乗れない電車

夏蜜

第1話

 壮介はひどく神経質な面持ちで、プラットホームの待合室に座っていた。ボストンバッグを懐に抱え、落ち着かなさそうに貧乏揺すりを繰り返す。

 無人駅である田舎の駅は閑散としており、正午を少し過ぎた待合室には他に利用客はいない。電車やバスを乗り継いて遥々やってきたはいいが、自分でも知らないうちに辺鄙な地まで来てしまい、先を急ぐ彼を不安にさせる。

「電車、まだかな……」

 そわそわと腕時計を見ながら、アルミドア越しに線路を窺う。辺りは朽葉色の山々に囲まれ、都会とは違い車両の走行音ひとつ聞こえてこない。掲示板の時刻表は色褪せており、もう何年も放置されていることを知らせている。

 時刻表が未だに正確ならば、電車はとうに来ているはずなのだが、壮介の気持ちとは裏腹に望みのものは一向に現れる様子はない。しかし、正確な時刻を尋ねる者もいないとなると、ひたすら待つしかなかった。


 そこへカラカラと地面を響かせる軽快な物音が近づいてきた。突然聞こえた人の気配に壮介は身構え、いっそう挙動不審になる。

 待合室を潜ってきたのは、小振りなキャリーケースを携えたひとりの女であった。柿色のボーラーハットを被り、手には臙脂色の皮手袋をはめ、真新しそうなトレンチコートをきっちりと着込んでいる彼女は、いかにも旅行客といった装いである。

 女は壮介と一席分置いてスチール椅子に腰を下ろした。ショートブーツを履いた脚を、やや斜めに壮介の方へ向ける。距離の近さに壮介は女を訝しみつつも、整った横顔をちらちらと盗み見ては、醸し出される妖しい雰囲気に魅了されるのだった。

 壮介の視線に気づいた女が、軽く会釈をしてきた。つられて、壮介も猫背の姿勢を保ったまま頭を下げる。もうじき三十を迎える壮介より、だいぶ落ち着いた風貌から歳上を思わせた。

「貴方も遠出ですか?」

 ボストンバッグを一瞥し、女は問いかけた。壮介は平静を装うように居住まいを正して「ええ」と短く答える。

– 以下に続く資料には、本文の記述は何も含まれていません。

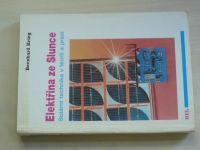 Krieg - Elektřina ze Slunce - Solární technika v teorii a praxi (1993)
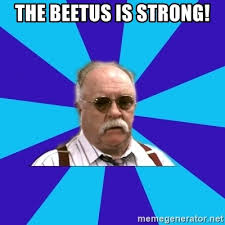 Diabetus Meme - the beetus is strong diabeetus meme generator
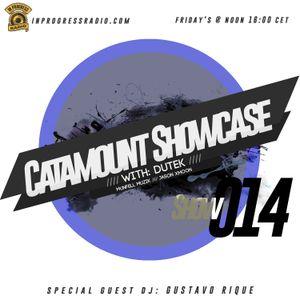 Dutek: Catamount Showcase 0014 @ In Progress Radio. Special DJ Guest: Gustavo Rique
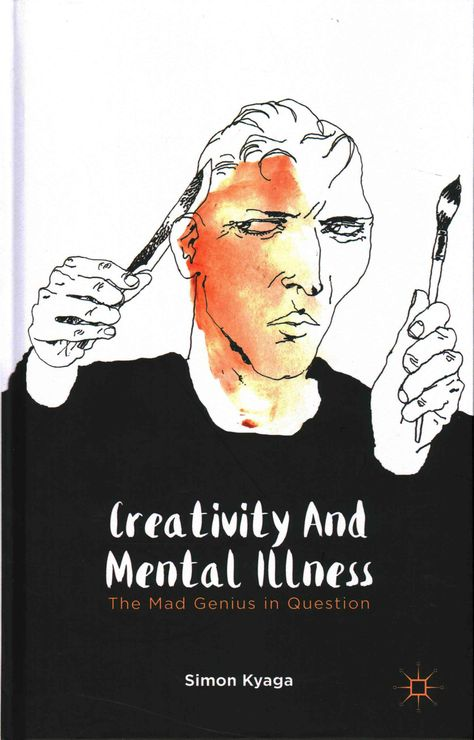 Creativity and Mental Illness: The Mad Genius in Question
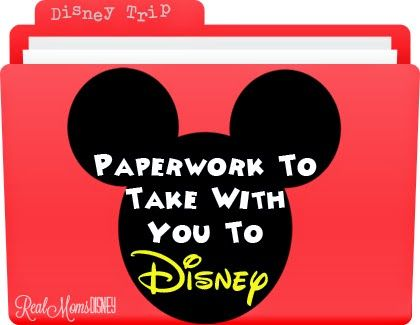 Real Mom's Disney: Know Before You Go - Paperwork to Bring With You!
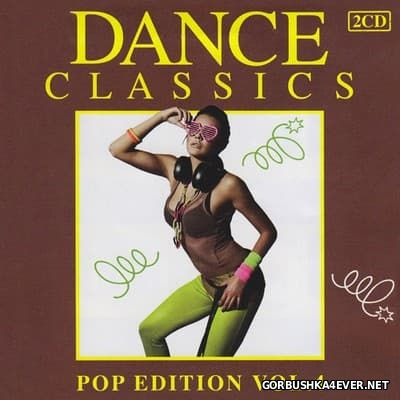 Dance Classics - Pop Edition vol 04 [2011] / 2xCD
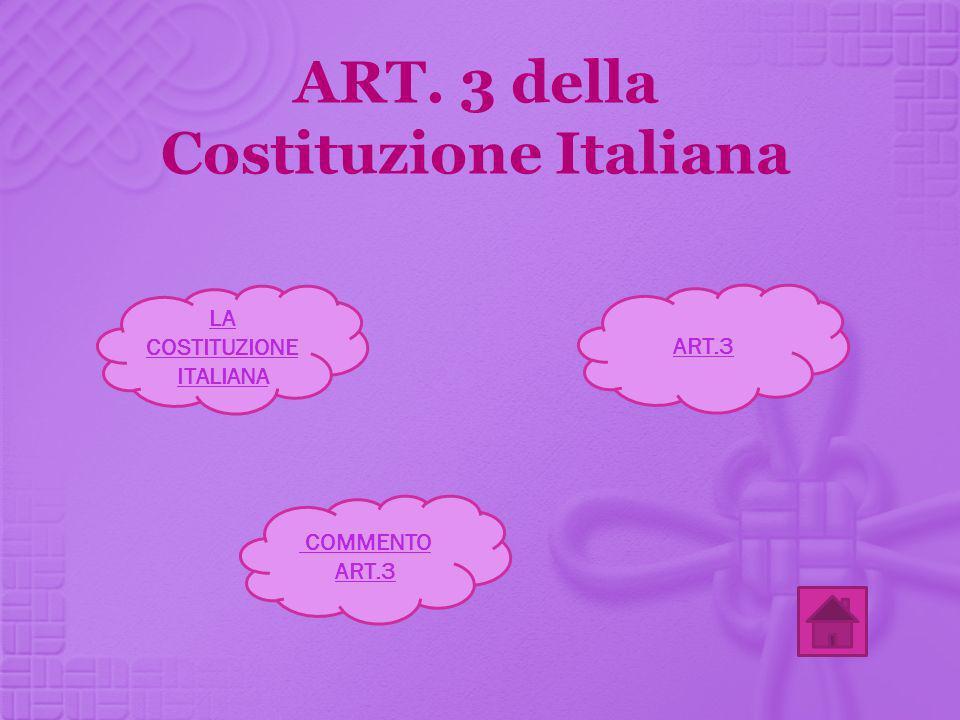 ART. 3 della Costituzione Italiana LA COSTITUZIONE ITALIANA COMMENTO ART.3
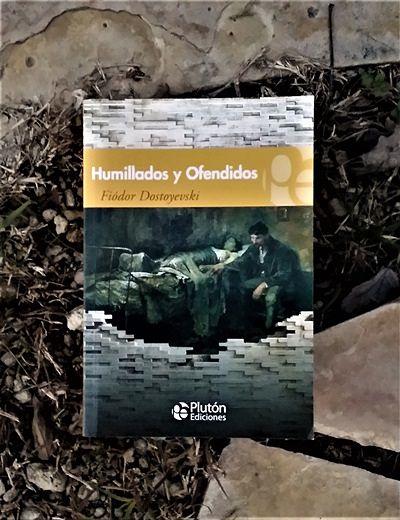 Humillados y ofendidos, de Fiódor Dostoyevski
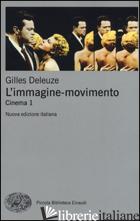 IMMAGINE-MOVIMENTO. CINEMA (L'). VOL. 1 - DELEUZE GILLES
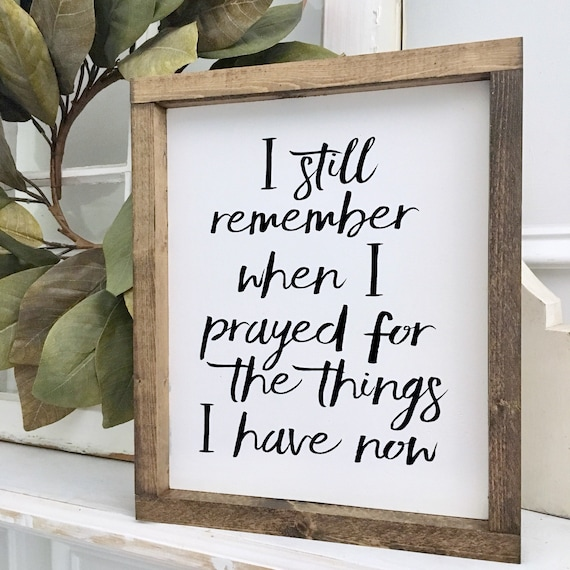 I Still Remember When I Prayed, Prayer Sign, Wood Framed Sign, Rustic Decor, Farmhouse Style Decor, Handwritten Font, Gallery Wall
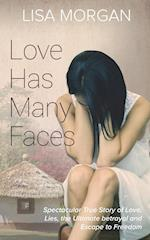 Love Has Many Faces af Lisa Morgan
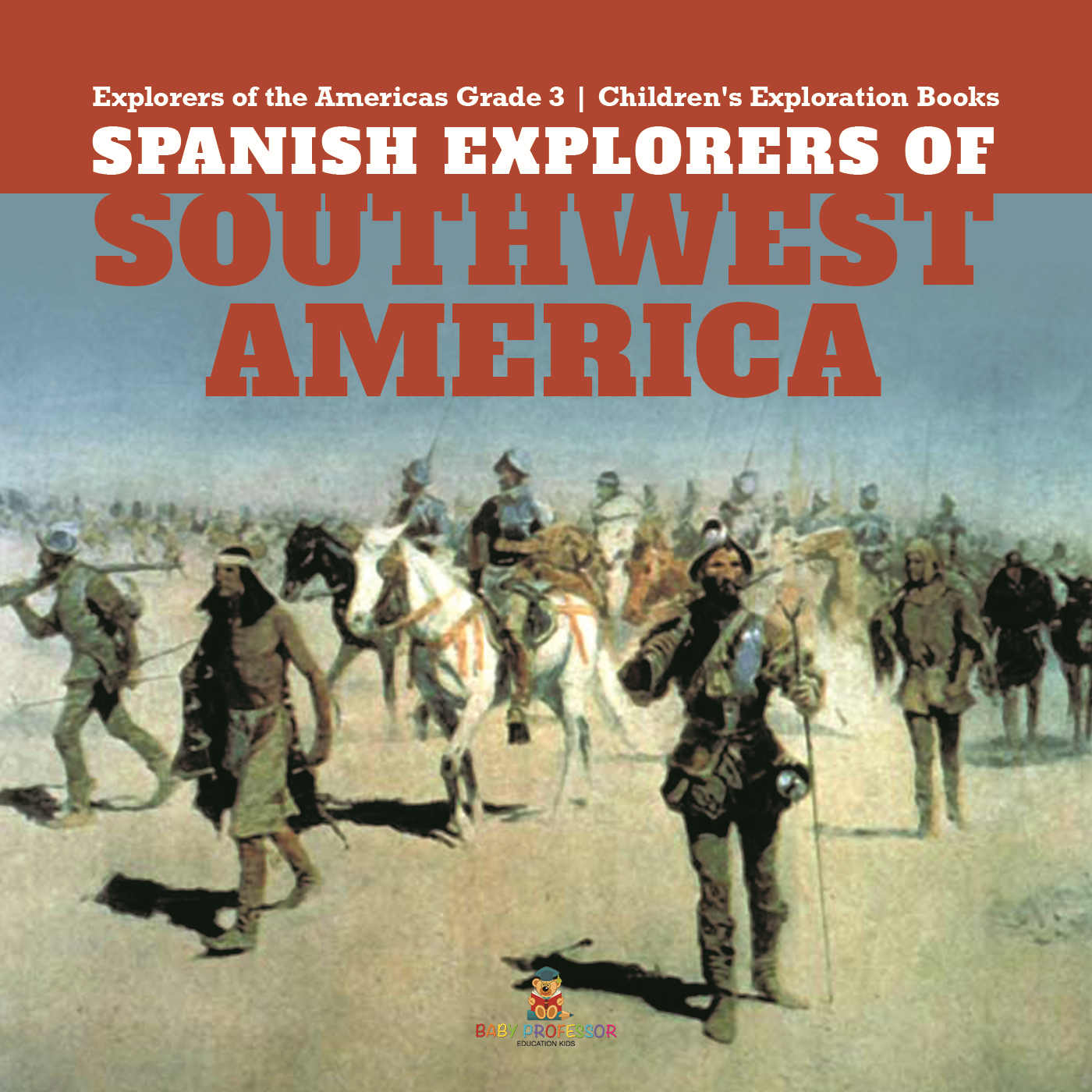 Spanish Explorers of Southwest America | Explorers of the Americas Grade 3 | Children's Exploration Books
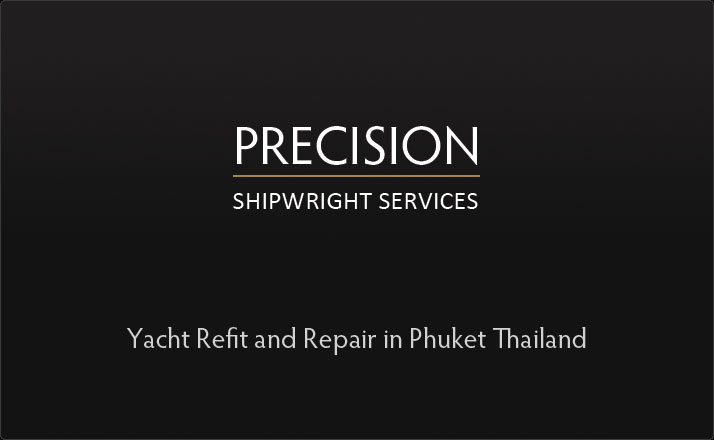 Welcome to Precision Shipwright, the most reliable repair and refit facility for your yacht, boat or vessel in Thailand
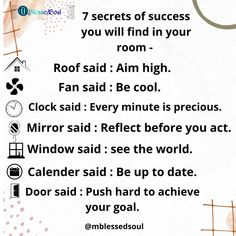 7 secrets of success you will find in your room - 1. Roof said : Aim high. 2. Fan said : Be cool. 3. Clock said : Every minute is precious. 4. Mirror said : Reflect before you act. 5. Window said : see the world. 6. Calender said : Be up to date. 7. Door said : Push hard to achieve your goal. . . #aimhigh #roof #fan #becool #clock #timeisprecious #mirrors #reflect #acting #window #seeworld #calender #uptodateinfo #door #pushhard #achieveyourgoal
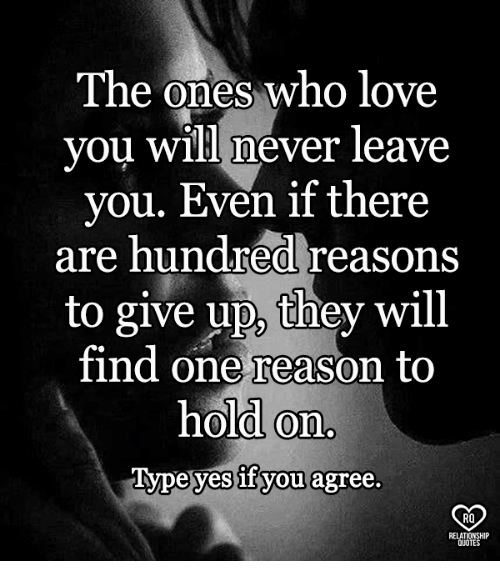 Love, Memes, and Reason: The ones who love  ou will mever leave  you. Even if there  are hundred reasons  to give up, they will  find one reason to  hold on.  Type yes if you agree.  RO  QUOTE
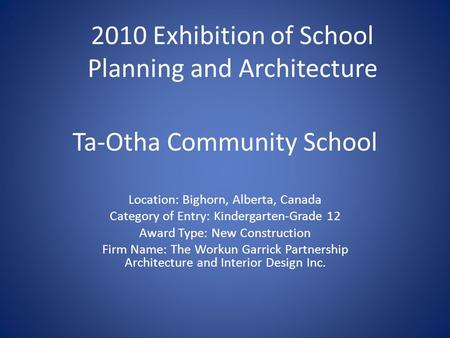 Ta-Otha Community School Location: Bighorn, Alberta, Canada Category of Entry: Kindergarten-Grade 12 Award Type: New Construction Firm Name: The Workun.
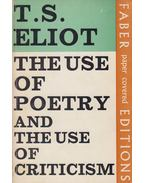 The Use Of Poetry And The Use Of Criticism - Eliot, T. S.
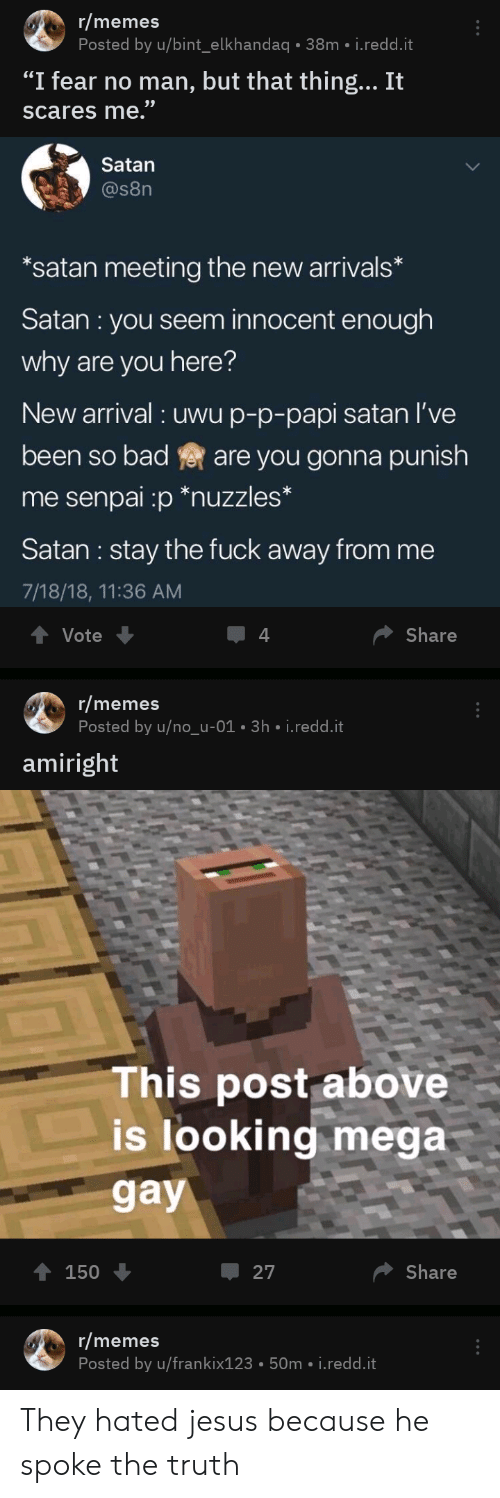 """Bint: r/memes  Posted by u/bint_elkhandaq 38m i.redd.it  """"I fear no man, but that thing... It  scares me.""""  Satan  @s8n  *satan meeting the new arrivals*  Satan : you seem innocent enough  why are you here?  New arrival uwu p-p-papi satan I've  been so bad  are you gonna punish  me senpai :p *nuzzles*  Satan: stay the fuck away from me  7/18/18, 11:36 AM  Vote  Share  r/memes  Posted by u/no_u-01 3h i.redd.it  amiright  This post above  is looking mega  gay  Share  150  27  r/memes  Posted by u/frankix123 50m i.redd.it They hated jesus because he spoke the truth"""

 傍から見れば、だいぶ草臥れたスーツを着ているとはいえ、ごく一般的な会社員だと勘違いされても何もおかしくはない。壮介はボストンバッグを握り締め、「出張なもので。まったく嫌になりますよ」と、それらしい言葉を付け加えた。女が納得したふうに相槌を打ってくれたので、壮介はひとまず胸を撫で下ろす。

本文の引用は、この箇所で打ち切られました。